Task to complete -> Update the items below so that every "long gray beard" reads "gray beard", keeping all other text unchanged. Leave the pictures out of your version.

Exercise materials start

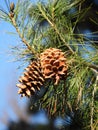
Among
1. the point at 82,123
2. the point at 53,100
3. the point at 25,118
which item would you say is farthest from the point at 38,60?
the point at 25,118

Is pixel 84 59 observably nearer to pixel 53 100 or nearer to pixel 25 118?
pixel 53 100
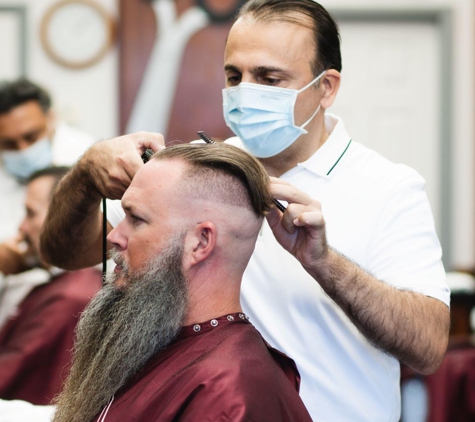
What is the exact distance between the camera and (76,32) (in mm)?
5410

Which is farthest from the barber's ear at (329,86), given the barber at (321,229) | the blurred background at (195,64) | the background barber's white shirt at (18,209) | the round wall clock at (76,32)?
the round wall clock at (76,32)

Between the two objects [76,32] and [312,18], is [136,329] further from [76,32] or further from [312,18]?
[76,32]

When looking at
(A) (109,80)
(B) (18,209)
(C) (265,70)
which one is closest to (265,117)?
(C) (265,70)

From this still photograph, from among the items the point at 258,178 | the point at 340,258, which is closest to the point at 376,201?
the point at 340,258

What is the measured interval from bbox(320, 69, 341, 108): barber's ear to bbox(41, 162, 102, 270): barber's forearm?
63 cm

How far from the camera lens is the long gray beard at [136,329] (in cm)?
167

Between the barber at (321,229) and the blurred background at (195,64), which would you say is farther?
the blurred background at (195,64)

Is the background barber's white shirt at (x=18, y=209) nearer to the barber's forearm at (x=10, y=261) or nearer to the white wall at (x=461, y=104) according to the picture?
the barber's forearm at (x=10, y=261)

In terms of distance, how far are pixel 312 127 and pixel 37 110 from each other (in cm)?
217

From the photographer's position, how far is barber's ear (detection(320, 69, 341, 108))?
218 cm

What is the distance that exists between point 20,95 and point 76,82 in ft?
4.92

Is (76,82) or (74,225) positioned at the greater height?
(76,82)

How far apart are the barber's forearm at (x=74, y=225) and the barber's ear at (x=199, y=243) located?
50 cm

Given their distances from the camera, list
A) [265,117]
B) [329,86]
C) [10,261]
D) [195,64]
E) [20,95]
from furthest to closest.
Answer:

Exercise materials end

Reply to the task ->
Among
1. the point at 82,123
2. the point at 53,100
3. the point at 25,118
which item would you say is farthest from the point at 38,60?
the point at 25,118

Is pixel 84 59 observably nearer to pixel 53 100 or nearer to pixel 25 118?
pixel 53 100
What is the exact distance between the camera and (76,32) (in mm)?
5410

Which is farthest from the barber's ear at (329,86), given the barber at (321,229) | the blurred background at (195,64) | the background barber's white shirt at (18,209) | the round wall clock at (76,32)?
the round wall clock at (76,32)

Between the two objects [76,32] and [312,18], is [136,329] further from [76,32] or further from [312,18]?
[76,32]

When looking at
(A) (109,80)
(B) (18,209)
(C) (265,70)
which one is closest to (265,117)?
(C) (265,70)

From this still photograph, from among the items the point at 258,178 | the point at 340,258, which is closest to the point at 376,201?
the point at 340,258

What is the measured interval from bbox(320, 69, 341, 108): barber's ear to bbox(41, 162, 102, 270): barber's forearm?
63 cm

How far from the camera lens is the gray beard at [136,329] (in cm)?
167

Between the barber at (321,229) and the blurred background at (195,64), which would you say is farther?
the blurred background at (195,64)

Is the background barber's white shirt at (x=18, y=209) nearer to the barber's forearm at (x=10, y=261) or nearer to the white wall at (x=461, y=104) according to the picture?
the barber's forearm at (x=10, y=261)

In terms of distance, how far are pixel 312 127 and pixel 37 110 from each other (in cm)?
217

From the photographer's position, how far is barber's ear (detection(320, 69, 341, 108))?
218 cm

What is the distance that exists between point 20,95 and point 76,82 in ft?
4.92

Is (76,82) or (74,225) positioned at the greater height?
(76,82)

How far apart are the barber's forearm at (x=74, y=225) and the barber's ear at (x=199, y=243) located?
50 cm

Given their distances from the camera, list
A) [265,117]
B) [329,86]
C) [10,261]
D) [195,64]
E) [20,95]
from furthest to closest.
Answer:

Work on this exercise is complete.